(begin)
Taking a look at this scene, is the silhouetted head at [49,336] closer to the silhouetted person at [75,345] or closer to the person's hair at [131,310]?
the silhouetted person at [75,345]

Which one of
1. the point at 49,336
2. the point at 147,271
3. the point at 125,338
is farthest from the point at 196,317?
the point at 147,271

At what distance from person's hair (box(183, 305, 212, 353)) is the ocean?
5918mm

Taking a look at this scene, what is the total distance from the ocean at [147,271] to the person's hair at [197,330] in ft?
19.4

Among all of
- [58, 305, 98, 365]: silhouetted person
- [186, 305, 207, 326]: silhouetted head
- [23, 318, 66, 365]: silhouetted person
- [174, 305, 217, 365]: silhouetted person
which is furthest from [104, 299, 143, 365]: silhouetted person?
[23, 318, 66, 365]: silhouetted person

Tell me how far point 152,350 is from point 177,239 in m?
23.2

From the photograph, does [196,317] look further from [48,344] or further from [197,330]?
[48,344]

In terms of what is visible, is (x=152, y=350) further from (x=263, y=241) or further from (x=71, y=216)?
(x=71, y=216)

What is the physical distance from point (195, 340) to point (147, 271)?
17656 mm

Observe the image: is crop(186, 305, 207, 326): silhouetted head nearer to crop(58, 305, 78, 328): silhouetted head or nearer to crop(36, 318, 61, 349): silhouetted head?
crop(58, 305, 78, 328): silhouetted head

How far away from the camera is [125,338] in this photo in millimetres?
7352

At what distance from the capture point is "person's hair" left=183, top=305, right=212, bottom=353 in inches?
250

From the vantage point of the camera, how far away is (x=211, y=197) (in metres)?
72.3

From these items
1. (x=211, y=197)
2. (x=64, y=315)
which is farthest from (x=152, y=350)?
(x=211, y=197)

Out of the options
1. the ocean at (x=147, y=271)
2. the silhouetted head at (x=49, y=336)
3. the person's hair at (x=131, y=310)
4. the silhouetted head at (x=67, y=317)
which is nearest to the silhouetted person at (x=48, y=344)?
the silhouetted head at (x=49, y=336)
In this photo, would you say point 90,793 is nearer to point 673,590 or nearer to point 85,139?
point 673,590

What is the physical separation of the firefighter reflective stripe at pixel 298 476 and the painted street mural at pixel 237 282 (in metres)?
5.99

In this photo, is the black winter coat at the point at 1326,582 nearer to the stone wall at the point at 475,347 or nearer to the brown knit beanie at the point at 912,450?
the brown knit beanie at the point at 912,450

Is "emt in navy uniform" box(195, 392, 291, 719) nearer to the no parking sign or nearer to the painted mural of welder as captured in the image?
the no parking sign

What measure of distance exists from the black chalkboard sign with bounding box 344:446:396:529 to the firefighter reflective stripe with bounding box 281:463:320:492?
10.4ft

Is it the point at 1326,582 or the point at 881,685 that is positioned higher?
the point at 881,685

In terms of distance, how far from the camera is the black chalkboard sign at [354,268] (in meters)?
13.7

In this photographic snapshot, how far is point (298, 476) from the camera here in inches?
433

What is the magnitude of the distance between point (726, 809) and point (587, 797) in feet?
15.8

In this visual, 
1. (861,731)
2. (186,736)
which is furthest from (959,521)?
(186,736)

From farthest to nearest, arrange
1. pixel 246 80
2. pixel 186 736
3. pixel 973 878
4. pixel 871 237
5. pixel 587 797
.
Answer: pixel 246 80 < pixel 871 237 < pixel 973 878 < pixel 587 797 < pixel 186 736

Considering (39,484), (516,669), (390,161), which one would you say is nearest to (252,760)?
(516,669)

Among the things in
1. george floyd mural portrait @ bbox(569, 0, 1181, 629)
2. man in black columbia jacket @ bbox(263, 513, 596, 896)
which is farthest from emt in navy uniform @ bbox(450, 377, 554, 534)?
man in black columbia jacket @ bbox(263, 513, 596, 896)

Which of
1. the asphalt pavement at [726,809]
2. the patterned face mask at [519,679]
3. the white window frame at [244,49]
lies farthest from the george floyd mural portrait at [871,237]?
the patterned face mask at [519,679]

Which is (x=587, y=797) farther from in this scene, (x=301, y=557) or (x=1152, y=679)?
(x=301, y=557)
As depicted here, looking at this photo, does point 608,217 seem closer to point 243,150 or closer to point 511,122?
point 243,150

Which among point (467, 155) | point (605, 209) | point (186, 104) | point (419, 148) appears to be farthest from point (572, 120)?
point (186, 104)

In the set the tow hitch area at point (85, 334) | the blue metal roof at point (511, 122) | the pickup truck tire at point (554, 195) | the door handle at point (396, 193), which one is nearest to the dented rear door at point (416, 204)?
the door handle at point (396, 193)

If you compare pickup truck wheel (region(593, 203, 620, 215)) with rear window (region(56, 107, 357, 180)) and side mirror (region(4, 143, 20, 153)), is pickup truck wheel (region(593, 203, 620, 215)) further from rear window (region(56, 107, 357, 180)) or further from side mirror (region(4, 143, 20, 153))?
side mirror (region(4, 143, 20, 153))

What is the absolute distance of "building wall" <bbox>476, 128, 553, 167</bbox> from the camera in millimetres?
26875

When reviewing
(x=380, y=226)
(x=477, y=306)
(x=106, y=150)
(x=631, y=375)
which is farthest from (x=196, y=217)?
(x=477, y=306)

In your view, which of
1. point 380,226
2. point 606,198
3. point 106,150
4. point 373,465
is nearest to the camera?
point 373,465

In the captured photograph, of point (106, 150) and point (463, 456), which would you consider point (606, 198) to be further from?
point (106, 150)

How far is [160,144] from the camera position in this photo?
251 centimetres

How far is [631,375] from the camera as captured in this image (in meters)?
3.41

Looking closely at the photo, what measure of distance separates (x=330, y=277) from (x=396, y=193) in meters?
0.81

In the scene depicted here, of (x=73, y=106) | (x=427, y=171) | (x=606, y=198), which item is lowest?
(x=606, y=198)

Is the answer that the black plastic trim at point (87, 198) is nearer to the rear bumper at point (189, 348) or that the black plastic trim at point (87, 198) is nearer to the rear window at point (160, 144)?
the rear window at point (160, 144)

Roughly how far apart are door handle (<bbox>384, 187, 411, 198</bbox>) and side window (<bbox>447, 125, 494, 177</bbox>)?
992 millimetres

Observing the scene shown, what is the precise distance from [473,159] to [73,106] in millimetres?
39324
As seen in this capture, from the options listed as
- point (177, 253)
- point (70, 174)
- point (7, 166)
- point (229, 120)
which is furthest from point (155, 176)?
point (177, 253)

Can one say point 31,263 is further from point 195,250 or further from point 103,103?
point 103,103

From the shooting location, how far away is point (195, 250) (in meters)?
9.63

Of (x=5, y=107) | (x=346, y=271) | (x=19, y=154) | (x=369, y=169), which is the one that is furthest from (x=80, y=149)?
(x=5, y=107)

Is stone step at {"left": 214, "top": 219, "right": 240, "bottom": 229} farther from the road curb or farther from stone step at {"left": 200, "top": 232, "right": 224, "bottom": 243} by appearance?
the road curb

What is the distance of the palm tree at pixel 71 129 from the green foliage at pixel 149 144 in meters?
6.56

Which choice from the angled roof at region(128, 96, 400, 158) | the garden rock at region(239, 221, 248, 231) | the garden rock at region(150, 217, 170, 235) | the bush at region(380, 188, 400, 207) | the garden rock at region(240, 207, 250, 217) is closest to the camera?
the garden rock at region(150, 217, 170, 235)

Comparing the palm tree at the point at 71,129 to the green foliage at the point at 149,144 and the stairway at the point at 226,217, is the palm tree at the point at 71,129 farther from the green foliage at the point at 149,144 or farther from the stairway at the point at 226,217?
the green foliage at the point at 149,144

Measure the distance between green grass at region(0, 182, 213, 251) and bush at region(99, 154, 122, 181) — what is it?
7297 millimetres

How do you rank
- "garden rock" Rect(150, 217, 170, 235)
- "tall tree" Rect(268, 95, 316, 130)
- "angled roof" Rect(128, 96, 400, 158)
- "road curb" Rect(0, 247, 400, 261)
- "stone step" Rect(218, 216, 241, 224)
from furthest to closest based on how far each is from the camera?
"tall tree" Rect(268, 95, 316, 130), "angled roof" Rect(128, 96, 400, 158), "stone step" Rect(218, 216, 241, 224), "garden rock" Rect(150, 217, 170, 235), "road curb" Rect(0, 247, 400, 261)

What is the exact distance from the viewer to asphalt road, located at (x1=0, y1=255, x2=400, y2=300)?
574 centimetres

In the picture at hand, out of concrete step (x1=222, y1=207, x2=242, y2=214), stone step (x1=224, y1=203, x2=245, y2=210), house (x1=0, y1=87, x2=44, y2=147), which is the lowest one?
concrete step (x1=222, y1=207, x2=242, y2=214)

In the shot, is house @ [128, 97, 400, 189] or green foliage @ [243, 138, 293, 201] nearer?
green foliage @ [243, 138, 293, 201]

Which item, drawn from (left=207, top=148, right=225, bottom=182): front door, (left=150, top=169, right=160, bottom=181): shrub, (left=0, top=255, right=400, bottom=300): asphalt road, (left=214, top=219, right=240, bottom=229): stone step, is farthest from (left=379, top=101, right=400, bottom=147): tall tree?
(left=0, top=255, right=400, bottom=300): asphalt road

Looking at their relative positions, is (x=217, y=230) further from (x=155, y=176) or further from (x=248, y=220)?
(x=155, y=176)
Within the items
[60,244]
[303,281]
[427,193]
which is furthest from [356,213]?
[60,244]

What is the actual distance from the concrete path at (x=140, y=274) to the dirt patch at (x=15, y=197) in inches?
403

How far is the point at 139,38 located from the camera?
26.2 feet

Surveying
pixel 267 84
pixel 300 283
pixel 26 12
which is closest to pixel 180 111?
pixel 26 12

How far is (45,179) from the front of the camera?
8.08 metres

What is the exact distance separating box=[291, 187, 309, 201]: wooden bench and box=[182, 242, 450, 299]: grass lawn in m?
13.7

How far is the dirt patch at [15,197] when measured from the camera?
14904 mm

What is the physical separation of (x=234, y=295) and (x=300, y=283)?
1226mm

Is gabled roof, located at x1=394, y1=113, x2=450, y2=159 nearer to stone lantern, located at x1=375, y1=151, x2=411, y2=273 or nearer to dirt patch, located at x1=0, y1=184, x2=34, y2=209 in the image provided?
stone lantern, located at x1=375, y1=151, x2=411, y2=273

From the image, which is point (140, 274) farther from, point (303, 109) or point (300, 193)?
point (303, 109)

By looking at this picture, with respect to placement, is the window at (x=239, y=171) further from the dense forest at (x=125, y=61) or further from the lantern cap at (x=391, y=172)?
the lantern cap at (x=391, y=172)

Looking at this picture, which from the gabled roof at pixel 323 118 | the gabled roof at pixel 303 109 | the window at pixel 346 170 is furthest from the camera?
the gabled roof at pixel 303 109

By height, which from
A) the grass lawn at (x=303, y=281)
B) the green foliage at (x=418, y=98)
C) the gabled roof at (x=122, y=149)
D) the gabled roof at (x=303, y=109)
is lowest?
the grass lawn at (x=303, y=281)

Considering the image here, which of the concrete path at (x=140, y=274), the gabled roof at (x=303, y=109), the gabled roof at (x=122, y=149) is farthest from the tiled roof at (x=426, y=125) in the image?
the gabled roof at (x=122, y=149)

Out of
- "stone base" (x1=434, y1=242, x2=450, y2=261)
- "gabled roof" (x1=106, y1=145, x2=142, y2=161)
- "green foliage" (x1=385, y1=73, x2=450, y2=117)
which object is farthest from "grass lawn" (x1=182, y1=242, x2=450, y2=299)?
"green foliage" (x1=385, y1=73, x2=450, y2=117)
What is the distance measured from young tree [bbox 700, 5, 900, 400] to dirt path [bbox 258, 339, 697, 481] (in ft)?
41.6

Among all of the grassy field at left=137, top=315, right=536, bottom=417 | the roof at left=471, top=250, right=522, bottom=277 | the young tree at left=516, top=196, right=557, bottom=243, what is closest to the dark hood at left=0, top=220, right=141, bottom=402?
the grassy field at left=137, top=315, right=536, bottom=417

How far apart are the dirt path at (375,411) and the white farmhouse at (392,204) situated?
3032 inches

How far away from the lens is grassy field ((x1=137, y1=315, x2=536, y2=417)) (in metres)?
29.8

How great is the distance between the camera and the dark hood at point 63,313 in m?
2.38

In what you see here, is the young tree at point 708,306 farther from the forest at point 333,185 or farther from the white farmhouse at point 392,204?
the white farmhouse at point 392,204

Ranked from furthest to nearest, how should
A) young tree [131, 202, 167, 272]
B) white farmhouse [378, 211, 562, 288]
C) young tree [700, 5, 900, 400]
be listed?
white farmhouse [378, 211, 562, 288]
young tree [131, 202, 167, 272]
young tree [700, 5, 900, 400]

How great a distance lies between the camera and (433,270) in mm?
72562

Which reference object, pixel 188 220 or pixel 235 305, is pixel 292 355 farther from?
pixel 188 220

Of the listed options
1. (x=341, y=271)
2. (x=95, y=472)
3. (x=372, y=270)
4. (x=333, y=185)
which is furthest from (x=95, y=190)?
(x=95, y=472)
(end)
What the exercise asks —
Please rewrite the part of the records that opens with the line containing "What is the physical separation of (x=234, y=295)" and closes with the line containing "3032 inches", swapping "dirt patch" for "bare patch" and leaving everything else unchanged.

Correct output —
What is the physical separation of (x=234, y=295) and (x=300, y=283)?
1226mm

Is gabled roof, located at x1=394, y1=113, x2=450, y2=159 nearer to stone lantern, located at x1=375, y1=151, x2=411, y2=273 or nearer to bare patch, located at x1=0, y1=184, x2=34, y2=209 in the image provided?
stone lantern, located at x1=375, y1=151, x2=411, y2=273

From the image, which is point (140, 274) farther from, point (303, 109) or point (300, 193)?
point (303, 109)

By looking at this picture, with respect to placement, is the window at (x=239, y=171) further from the dense forest at (x=125, y=61) or further from the lantern cap at (x=391, y=172)?
the lantern cap at (x=391, y=172)

Looking at this picture, which from the gabled roof at pixel 323 118 | the gabled roof at pixel 303 109 | the window at pixel 346 170 is furthest from the camera?
the gabled roof at pixel 303 109

By height, which from
A) the grass lawn at (x=303, y=281)
B) the green foliage at (x=418, y=98)
C) the gabled roof at (x=122, y=149)
D) the gabled roof at (x=303, y=109)
is lowest?
the grass lawn at (x=303, y=281)

Considering the image here, which of the concrete path at (x=140, y=274), the gabled roof at (x=303, y=109), the gabled roof at (x=122, y=149) is farthest from the tiled roof at (x=426, y=125) in the image?
the gabled roof at (x=122, y=149)

Out of
- "stone base" (x1=434, y1=242, x2=450, y2=261)
- "gabled roof" (x1=106, y1=145, x2=142, y2=161)
- "green foliage" (x1=385, y1=73, x2=450, y2=117)
which object is farthest from "grass lawn" (x1=182, y1=242, x2=450, y2=299)?
"green foliage" (x1=385, y1=73, x2=450, y2=117)
What is the distance measured from young tree [bbox 700, 5, 900, 400] to dirt path [bbox 258, 339, 697, 481] (in ft)?
41.6

Among all of the grassy field at left=137, top=315, right=536, bottom=417 | the roof at left=471, top=250, right=522, bottom=277 | the young tree at left=516, top=196, right=557, bottom=243, what is closest to the dark hood at left=0, top=220, right=141, bottom=402?
the grassy field at left=137, top=315, right=536, bottom=417

How far apart are the dirt path at (375,411) and the white farmhouse at (392,204) situated?
3032 inches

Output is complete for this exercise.